Le paysan obéit. Nhan Diep poussa un profond soupir, battit des
paupières et s’éveilla, lentement, comme si elle sortait d’un profond
sommeil. Puis elle s’assit dans le cercueil, se dressa et l’enjamba, prête à
s’en aller.
— Ne partez pas si vite, dit le génie. N’oubliez jamais que c’est grâce à
votre mari que vous vous retrouvez en vie. Soyez pour lui une bonne
épouse. Et profitez tous deux de votre bonheur.
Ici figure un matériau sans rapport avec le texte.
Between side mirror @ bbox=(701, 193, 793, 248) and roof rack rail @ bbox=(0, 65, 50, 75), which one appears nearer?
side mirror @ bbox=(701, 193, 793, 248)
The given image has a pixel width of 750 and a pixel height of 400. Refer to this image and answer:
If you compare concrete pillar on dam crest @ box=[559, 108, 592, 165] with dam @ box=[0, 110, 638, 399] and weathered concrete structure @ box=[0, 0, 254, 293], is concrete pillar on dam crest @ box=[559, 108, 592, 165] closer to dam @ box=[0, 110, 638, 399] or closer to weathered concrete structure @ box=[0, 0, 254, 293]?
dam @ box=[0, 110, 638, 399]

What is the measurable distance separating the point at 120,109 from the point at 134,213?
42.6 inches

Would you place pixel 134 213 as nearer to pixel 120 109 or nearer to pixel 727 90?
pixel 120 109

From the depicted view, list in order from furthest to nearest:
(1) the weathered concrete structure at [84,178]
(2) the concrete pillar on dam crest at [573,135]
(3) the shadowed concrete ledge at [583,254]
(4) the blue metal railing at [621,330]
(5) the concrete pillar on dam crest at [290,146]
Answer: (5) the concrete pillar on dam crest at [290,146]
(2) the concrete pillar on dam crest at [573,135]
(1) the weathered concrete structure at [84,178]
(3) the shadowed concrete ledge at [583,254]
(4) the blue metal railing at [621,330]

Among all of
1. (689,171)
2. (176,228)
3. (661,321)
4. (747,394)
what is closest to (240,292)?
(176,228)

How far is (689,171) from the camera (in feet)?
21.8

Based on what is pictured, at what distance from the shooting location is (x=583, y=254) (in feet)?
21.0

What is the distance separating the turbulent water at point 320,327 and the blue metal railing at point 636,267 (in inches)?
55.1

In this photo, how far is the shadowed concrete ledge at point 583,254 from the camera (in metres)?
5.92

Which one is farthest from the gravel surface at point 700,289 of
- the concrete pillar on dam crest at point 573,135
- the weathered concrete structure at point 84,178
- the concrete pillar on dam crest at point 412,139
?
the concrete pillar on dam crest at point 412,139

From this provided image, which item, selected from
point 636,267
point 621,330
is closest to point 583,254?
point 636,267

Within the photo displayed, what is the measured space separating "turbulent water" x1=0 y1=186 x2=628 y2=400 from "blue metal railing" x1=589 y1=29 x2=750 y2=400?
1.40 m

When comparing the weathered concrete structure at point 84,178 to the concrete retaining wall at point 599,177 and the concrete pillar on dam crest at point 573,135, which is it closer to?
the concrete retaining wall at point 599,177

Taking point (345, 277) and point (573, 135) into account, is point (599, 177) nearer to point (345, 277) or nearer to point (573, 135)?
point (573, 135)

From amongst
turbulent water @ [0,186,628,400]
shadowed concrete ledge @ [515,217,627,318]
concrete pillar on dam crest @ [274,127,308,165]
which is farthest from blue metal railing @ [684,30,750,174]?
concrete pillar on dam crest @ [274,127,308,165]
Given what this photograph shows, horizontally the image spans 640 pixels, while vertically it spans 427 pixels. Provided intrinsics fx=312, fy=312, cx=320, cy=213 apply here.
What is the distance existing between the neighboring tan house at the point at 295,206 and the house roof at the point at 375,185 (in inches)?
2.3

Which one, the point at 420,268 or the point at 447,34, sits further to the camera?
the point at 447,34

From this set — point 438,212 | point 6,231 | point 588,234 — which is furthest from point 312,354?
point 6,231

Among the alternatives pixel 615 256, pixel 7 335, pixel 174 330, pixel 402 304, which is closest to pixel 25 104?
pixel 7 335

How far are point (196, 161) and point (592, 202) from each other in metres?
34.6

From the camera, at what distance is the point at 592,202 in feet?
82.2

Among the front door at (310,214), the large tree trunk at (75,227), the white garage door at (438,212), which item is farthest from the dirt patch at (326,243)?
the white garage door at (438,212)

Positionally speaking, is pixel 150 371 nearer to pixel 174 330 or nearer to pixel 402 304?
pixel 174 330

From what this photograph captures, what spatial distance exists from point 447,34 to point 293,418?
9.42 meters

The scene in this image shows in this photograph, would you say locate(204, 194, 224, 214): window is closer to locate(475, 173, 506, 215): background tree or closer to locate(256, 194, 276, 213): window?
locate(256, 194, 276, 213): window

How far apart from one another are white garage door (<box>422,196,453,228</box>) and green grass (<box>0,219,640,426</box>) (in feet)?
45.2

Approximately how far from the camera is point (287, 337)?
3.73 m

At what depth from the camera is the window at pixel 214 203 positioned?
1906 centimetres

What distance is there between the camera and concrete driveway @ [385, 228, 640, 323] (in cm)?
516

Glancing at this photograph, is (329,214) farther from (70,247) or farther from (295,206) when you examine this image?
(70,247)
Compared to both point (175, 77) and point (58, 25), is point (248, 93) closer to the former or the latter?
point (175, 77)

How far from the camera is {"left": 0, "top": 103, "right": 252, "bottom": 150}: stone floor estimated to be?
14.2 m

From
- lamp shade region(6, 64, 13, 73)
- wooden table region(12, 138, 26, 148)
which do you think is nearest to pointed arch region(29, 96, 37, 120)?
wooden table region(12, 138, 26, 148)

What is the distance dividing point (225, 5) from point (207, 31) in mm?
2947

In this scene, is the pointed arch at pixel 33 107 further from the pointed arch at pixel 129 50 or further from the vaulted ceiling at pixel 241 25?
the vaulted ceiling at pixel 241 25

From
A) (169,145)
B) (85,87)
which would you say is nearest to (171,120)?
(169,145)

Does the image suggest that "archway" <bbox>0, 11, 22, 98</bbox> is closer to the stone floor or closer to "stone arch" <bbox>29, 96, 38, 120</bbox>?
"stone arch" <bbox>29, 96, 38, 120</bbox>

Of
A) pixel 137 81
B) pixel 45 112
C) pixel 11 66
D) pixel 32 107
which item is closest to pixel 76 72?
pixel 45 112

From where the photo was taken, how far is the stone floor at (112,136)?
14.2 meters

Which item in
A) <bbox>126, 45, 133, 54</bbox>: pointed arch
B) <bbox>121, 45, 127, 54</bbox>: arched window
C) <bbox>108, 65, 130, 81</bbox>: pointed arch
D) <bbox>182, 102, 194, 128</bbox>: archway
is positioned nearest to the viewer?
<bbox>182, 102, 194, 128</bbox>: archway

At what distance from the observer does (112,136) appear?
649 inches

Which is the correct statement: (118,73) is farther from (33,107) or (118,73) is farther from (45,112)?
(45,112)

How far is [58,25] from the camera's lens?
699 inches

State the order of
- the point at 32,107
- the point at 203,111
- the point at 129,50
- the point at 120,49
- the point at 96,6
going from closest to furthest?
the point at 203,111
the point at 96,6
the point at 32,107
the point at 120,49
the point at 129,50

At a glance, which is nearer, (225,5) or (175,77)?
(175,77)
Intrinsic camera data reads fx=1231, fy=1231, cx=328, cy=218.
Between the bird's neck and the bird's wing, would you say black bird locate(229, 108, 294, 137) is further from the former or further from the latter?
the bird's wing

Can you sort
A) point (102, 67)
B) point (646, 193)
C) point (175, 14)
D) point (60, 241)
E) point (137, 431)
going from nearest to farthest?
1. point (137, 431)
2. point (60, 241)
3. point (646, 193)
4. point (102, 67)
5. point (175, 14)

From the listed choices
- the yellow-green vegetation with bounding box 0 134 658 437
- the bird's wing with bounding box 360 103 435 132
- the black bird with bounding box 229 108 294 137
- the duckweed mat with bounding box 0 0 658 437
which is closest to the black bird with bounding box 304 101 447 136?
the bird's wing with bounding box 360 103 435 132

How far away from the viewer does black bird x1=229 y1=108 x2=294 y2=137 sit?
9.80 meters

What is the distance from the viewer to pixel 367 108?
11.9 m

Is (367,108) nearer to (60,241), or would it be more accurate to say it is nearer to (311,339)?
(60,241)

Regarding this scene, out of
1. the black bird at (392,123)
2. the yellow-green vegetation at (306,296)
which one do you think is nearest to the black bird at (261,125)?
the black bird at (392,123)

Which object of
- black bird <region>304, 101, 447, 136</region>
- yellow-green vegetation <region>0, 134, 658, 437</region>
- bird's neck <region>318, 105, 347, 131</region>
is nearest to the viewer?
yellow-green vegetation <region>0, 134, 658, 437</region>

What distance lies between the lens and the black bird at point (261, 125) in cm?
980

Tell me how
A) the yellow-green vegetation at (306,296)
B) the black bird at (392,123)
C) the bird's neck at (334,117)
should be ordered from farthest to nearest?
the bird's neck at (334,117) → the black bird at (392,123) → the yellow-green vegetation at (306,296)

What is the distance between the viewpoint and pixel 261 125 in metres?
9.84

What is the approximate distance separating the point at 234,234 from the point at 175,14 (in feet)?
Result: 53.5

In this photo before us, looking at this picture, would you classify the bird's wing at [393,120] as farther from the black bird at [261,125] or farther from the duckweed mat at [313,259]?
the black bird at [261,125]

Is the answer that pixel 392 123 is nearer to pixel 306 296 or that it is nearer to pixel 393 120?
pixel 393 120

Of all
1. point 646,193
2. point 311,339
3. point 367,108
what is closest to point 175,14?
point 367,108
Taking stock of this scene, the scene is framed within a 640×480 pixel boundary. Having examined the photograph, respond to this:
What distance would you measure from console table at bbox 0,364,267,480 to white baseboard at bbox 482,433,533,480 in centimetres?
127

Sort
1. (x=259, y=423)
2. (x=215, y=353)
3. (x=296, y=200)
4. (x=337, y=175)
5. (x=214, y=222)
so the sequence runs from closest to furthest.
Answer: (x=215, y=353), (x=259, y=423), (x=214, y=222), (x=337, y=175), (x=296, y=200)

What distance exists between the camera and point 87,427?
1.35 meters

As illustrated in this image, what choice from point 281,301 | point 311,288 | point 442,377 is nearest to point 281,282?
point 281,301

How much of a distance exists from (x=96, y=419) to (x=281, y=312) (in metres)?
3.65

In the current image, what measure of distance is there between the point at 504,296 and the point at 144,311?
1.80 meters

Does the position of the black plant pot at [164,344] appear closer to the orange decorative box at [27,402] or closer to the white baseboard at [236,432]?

Ngoc Tam était pressé de rentrer chez lui avec sa femme et de reprendre
sa vie de travail. Il avançait aussi vite qu’il pouvait sur la rivière, à force de
rames, de nuit comme de jour. Pourtant, un soir, il dut s’arrêter dans un port
et partir, seul, dans les ruelles, acheter des provisions. Quand il revint sur le
quai, les bras chargés de paquets, son sampan était vide, Nhan Diep avait
disparu.
Il la chercha partout désespérément. Il la retrouva au bout d’un mois.
Quand son mari avait laissé Nhan Diep seule pour se rendre dans le
port, un riche marchand avait amarré son bateau à côté du sampan. Attiré
par la beauté de la jeune femme, il l’avait invitée à monter à son bord pour
prendre le thé. Et tandis qu’elle trempait ses lèvres dans une tasse de
porcelaine fine, ornée de dragons rouges et de nuages d’or, il avait fait
mettre les voiles.
Nhan Diep s’était habituée à mener une vie de luxe, elle avait autant de
robes et de bijoux qu’elle voulait. Elle n’était pas du tout enchantée que son
ancien mari l’ait retrouvée. Pourquoi retourner travailler dans un champ de
mûriers, avec un paysan qui sentait la sueur ?… Fi donc ! Elle ne repartirait
pas avec Ngoc Tam et le lui fit clairement savoir.
Comme le dit le poète :
Le fleuve le plus profond,
Tu peux toujours le sonder.
Mais le fond d’un cœur perfide,
Qui pourra jamais l’atteindre ?

Alors Ngoc Tam réalisa qui était vraiment sa femme et sentit son amour
pour elle le quitter, comme un vêtement qu’on ôte et qui tombe à terre.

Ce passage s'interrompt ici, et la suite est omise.